In our experience of the game, though, comparing it directly to vertical shooters is misleading. It's more puzzler than shooter; you die a lot, yes, but it's usually because you've messed up a lava flow or fallen victim to poisonous gas or some other environmental hazard, not because you failed to dodge a beautiful but deadly pattern of enemy bullets.
Each PixelJunk game so far has been conceptually completely different - it's hard to believe that they were all created by the same nine individuals at Q-Games, over in Kyoto.
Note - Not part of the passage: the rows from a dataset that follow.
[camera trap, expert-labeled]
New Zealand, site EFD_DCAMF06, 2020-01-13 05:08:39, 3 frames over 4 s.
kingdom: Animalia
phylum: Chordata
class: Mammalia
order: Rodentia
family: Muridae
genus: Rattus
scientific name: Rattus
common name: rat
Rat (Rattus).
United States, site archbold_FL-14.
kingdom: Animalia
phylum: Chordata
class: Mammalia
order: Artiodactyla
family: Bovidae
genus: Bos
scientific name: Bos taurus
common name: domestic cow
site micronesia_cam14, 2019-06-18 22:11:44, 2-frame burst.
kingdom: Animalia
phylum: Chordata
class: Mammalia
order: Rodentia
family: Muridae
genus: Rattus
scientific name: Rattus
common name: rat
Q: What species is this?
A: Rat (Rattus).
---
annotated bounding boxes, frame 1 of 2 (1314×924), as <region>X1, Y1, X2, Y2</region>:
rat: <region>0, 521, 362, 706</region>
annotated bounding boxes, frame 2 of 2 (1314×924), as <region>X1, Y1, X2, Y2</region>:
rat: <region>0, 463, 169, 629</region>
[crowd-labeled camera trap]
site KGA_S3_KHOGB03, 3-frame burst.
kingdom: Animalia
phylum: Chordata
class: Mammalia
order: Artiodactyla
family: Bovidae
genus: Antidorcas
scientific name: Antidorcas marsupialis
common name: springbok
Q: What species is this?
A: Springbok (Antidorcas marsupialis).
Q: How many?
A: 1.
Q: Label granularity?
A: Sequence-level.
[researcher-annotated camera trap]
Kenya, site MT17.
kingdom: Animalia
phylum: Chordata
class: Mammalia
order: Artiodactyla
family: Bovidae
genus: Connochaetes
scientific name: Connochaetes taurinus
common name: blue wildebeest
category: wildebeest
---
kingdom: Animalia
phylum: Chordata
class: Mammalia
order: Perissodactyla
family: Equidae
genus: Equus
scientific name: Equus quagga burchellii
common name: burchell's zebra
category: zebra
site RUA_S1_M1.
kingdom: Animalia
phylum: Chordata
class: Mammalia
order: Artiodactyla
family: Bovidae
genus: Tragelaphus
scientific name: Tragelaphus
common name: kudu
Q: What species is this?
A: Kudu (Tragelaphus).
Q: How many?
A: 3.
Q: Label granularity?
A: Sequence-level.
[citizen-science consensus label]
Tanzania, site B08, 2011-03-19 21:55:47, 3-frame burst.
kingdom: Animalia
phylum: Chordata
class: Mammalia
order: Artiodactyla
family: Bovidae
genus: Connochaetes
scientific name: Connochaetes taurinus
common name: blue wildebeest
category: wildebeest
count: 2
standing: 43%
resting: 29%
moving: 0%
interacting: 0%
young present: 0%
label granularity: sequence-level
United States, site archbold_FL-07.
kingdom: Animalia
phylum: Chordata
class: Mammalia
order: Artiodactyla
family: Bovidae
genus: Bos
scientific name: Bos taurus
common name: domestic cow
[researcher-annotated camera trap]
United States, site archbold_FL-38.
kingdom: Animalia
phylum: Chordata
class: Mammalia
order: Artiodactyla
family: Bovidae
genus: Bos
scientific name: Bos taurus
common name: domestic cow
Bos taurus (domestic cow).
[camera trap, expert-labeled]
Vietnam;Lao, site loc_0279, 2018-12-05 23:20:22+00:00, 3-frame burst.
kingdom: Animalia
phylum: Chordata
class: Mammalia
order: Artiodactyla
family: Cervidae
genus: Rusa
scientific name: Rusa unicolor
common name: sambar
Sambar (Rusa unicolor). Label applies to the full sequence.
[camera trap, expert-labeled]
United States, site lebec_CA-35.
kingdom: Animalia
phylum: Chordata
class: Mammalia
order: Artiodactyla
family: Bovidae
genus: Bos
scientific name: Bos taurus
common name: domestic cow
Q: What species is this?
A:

What unifies them, as Dylan points out, is their commitment to graphical perfection. "The main goal behind Series 1 of PixelJunk is full HD, 1080p, 60fps, high fidelity 2D," he says. "We wanted to bring back 2D, because up until the PS3, 2D had always been on a standard TV connected with a shitty cable You didn't get the real colours, it was a smudgy mess on the screen. But now we've got the PS3, we've got full HDMI and brilliant, rich colours, and we wanted to go back to 2D a bit and see what we could do with it."
If there's another unifying tenet of the PixelJunk games so far, though, it's probably pad-smashing frustration. Aesthetically, Eden was ostentatiously modern, all dreamy techno and complicated plant structures unfurling beautifully against richly-coloured backdrops, but underneath it was a hard-as-nails, cold-hearted old videogame that hated to let you win. Both Monsters and Eden relied heavily on trial-and-error gameplay, and the latter particularly is notoriously one of the hardest games on PS3, not always for good reasons - though Q-Games did soften it up a little in a post-release patch.
Shooter is definitely challenging - it's easy to get caught up in the elements and die, or catch a few too many bullets from alien enemies - but the levels are short enough to prevent repetition from grating, and the very nature of the game means that though trial and error does play a part, it's mostly about figuring out how to get through a level rather than learning its layout. Besides, the PixelJunk games' difficulty is part of their appeal. They're pretty, sure, but they'll still kick your arse.
PixelJunk Shooter is an ideal downloadable game in many ways; inventive, accessible, visually and technically interesting, and it will probably be priced around the magic £5 mark. Playing with the game's gloopy liquids is always intuitive and fun, as is the bare-bones shooting. It's out within the next few months and looks absolutely ready for that imminent release. If it can sustain its appeal across three worlds worth of levels, PixelJunk Shooter could well mark the apex of the series.